I guess thats all for now ,ciaos !

Friday 14 June 2013

Home Sweet Home

So the finally , touched down in miri again after few months trapped in my condomonium. However , this time my main objective coming back miri was not for food no more, food just my sub-reason for coming back. Well , since i've got this 2 weeks of study break , i decided to come back , to meet someone really important .Tomorrow will be the day we take lunch together , as her sister and mother present too. I'm glad that i could have such an opportunity because her mom really strict. It's not easy as i think to invite her out for just a meal. As time passes , the feeling grow stronger and stronger , that's undeniable isnt it not? Although we already act like one , but sometimes when it comes to such a conversation about making it official , i seems been hint with the answer that i wish to avoid the most though.
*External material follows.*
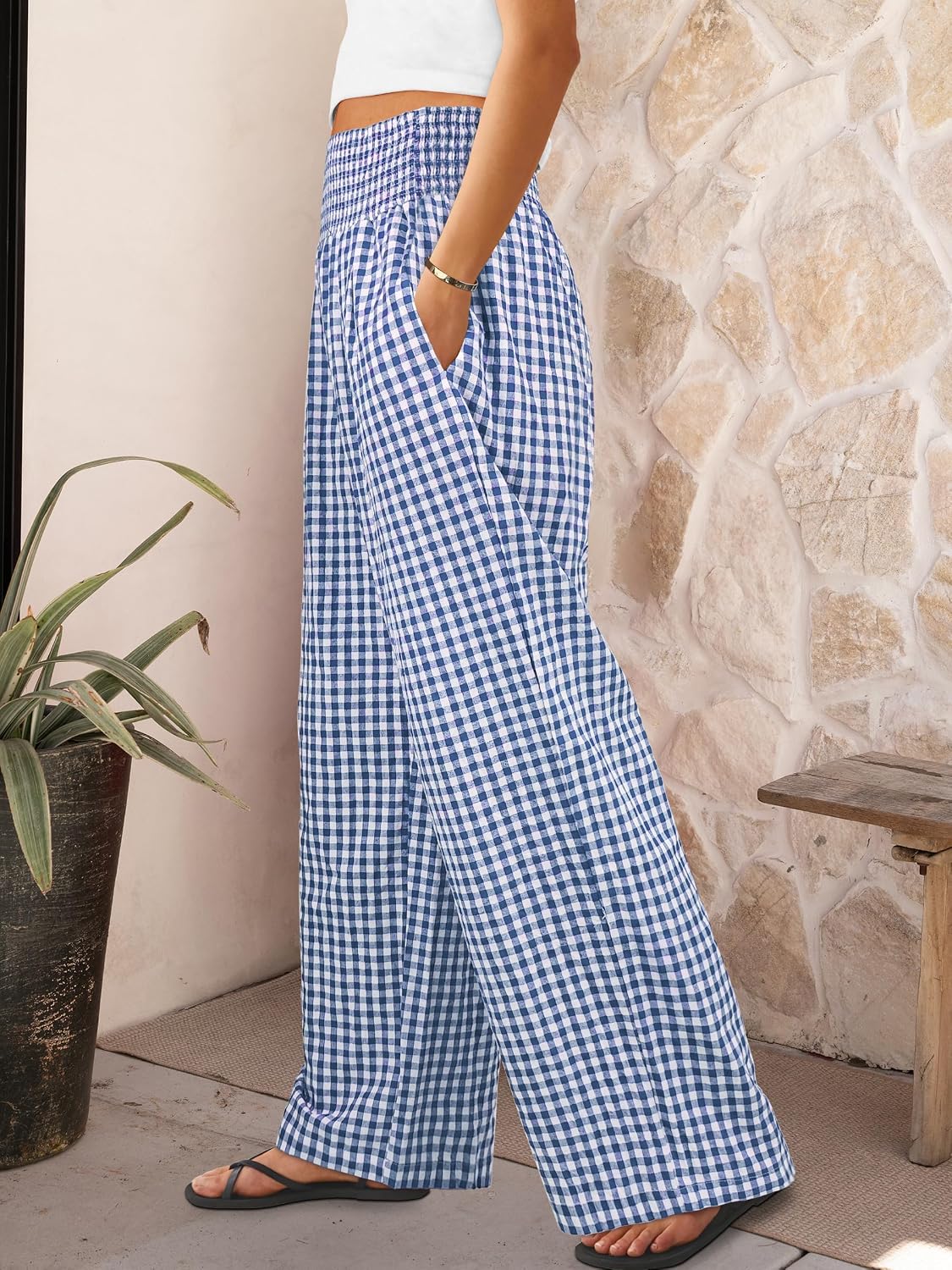 ANRABESS Womens Striped Gingham Wide Leg Palazzo Pants with Pockets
I dont understand , but still i hope miracle happens someday .
Not just that , this few days trip , i must eat all the food in my list ! And i've had one already , 72 变,the others i will hunt the next few days ! And so ,i'm out ! Goodnight readers ! May peace be with everyone

Tuesday 4 June 2013

Quote of the Day

Every second you spend thinking about what you don't want in your life is a second denying focus and energy from getting what you do want. Every minute you worry about what's not working is a minute drawn away from creating what will work. And every hour spent reflecting on the disappointments of the past is an hour stolen from seeing the possibilities that your future holds.